Disagreement among interviewees was minimal. The only significant disagreements were in response to a question about whether anything could end or “cut” (adung) osotua. Most said no, but one said that a lie—whether told to elicit a gift or a gift larger than what is actually needed, or in response to a request from an osotua partner—would end the relationship. However, he also made clear that such behavior was unthinkable. Osotua partners are expected to request only what they need and to give what is needed (although no more than that) if they are able to do so. Another suggested that only a war could end an osotua relationship.

One man illustrated many of osotua's main features through a story about his own family. Some decades ago, his ancestor Kimbai was killed by two men from an enemy group. One of Kimbai's killers then removed his warrior's belt (ntore) and wore it as a trophy. After the fight, the killers visited a man from another local group and asked him for food, lodging, and medicine to treat their wounds. Unbeknown to the visitors, their host and Kimbai were isotuatin. That man's wife recognized Kimbai's belt and deduced that the visitors had killed him. She and her husband slaughtered a sheep for fat to feed the visitors, poisoned the fat, killed the two visitors, and thus avenged Kimbai's death. This revenge killing was a form of osotua gift to the dead Kimbai and, by extension, to his survivors. The belt was then returned to Kimbai's grandfather, and a bond of osotua has existed between the two families ever since.

3. Methods

Different experimental economic games are suited to the exploration of different aspects of behavior. For this study, I chose the trust game (also called the investment game; Berg, Dickhaut, & McCabe, 1995) because it better resembled the give-and-take pattern of osotua relationships than, say, the more commonly used dictator or ultimatum games. Two slightly different versions of the trust game have been used by researchers. Both are two-player games in which the first player is given some amount of money and allowed to give any portion of it, or none at all, to the second player and to keep whatever remains. The experimenter then triples the amount given to the second player, who can return any portion of his enlarged stake to the first player, keeping whatever remains. In the simplest version of the game, only the first player receives an initial endowment. A slight modification of the game is to give both players equal initial endowments (Barr, 2004; Lesorogol, unpublished data). Endowing the second player as well as the first player is intended to reduce the chance that the amount the first player decides to give to the second player reflects notions of fairness and to increase the chance that it reflects feelings of trust. Because I was interested more in trust than in fairness, I used the version of the game in which both players are given an initial endowment. In the experimental game literature, the first player is often called the “investor” and the second player is called the “trustee,” but for reasons that will become clear later in this article, I refer to them instead simply as Players 1 and 2.

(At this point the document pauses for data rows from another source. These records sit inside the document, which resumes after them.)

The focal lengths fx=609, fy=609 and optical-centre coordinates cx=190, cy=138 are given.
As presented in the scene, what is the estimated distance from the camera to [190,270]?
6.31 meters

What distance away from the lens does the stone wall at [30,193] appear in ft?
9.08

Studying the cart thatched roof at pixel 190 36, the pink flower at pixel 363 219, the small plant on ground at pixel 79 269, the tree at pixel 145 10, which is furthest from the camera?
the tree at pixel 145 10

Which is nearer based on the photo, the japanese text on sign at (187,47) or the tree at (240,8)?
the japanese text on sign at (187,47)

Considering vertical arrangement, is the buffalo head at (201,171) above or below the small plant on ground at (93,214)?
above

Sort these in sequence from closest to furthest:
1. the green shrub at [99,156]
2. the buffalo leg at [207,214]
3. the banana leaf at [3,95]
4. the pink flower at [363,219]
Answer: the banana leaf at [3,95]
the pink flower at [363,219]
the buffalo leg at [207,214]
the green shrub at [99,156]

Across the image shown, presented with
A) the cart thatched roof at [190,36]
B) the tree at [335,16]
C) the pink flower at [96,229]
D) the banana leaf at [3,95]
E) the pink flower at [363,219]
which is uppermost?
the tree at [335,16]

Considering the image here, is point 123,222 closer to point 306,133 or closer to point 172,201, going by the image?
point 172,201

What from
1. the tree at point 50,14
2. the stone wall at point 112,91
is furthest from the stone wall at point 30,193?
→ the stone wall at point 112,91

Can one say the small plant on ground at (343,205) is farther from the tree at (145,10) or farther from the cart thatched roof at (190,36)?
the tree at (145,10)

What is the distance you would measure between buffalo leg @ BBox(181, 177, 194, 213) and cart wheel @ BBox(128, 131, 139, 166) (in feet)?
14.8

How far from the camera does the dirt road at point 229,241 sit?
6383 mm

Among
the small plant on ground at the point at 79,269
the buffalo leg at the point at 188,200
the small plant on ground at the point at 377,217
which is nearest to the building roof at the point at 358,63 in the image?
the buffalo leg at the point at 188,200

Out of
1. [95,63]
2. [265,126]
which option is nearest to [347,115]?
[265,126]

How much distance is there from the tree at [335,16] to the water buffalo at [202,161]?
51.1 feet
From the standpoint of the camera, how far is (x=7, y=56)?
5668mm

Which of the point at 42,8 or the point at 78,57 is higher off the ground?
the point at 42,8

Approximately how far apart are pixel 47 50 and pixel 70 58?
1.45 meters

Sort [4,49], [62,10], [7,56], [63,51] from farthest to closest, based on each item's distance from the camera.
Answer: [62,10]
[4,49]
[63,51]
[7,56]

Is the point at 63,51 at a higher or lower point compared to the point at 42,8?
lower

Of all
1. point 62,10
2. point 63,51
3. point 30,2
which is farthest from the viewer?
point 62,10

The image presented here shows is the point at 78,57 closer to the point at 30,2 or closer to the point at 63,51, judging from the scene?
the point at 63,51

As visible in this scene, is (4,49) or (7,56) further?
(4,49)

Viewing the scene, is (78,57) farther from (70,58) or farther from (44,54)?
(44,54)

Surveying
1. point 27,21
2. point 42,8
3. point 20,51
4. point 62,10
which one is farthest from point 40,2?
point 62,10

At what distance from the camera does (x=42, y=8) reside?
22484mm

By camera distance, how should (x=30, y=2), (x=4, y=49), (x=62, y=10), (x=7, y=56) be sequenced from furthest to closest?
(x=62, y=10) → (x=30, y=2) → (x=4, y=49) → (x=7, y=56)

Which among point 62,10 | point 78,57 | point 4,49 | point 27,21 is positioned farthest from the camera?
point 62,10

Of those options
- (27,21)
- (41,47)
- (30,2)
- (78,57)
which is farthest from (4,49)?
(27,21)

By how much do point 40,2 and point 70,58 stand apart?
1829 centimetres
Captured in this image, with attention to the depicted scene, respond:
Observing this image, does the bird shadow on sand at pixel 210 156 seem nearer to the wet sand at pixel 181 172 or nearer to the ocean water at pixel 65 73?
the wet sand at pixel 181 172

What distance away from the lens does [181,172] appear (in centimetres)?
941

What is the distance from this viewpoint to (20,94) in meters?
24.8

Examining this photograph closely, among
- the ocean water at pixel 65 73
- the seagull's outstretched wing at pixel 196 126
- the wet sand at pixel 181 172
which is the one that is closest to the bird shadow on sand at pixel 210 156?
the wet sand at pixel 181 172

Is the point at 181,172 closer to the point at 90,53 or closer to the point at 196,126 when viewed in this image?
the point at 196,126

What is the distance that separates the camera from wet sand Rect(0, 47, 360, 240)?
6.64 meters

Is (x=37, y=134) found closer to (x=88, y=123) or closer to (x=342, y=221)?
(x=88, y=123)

I conducted the games in three phases. On June 20, 50 men acted as Player 1 in a building near the divisional headquarters of Don Dol. After playing, those men received whatever portion of their stake that they did not give to Player 2, as well as a receipt identifying them by a code name (one of the two-letter abbreviations of the 50 states of the United States). They were instructed to bring their receipt back 2 days later to receive whatever Player 2 had decided to give them. On June 21, my assistants and I drove to the town of Il Polei, about 15 km from Don Dol, and had 50 men play the role of Player 2. People in both areas are Maa speakers who share an understanding of osotua, but they have little interaction, particularly from one day to the next, such that anonymity between those in the position of Player 1 and those in the position of Player 2 was likely to be as complete as it possibly can be in a field setting. On June 22, we returned to Don Dol and paid the men who had played the role of Player 1 whatever their corresponding Player 2 had decided to give them.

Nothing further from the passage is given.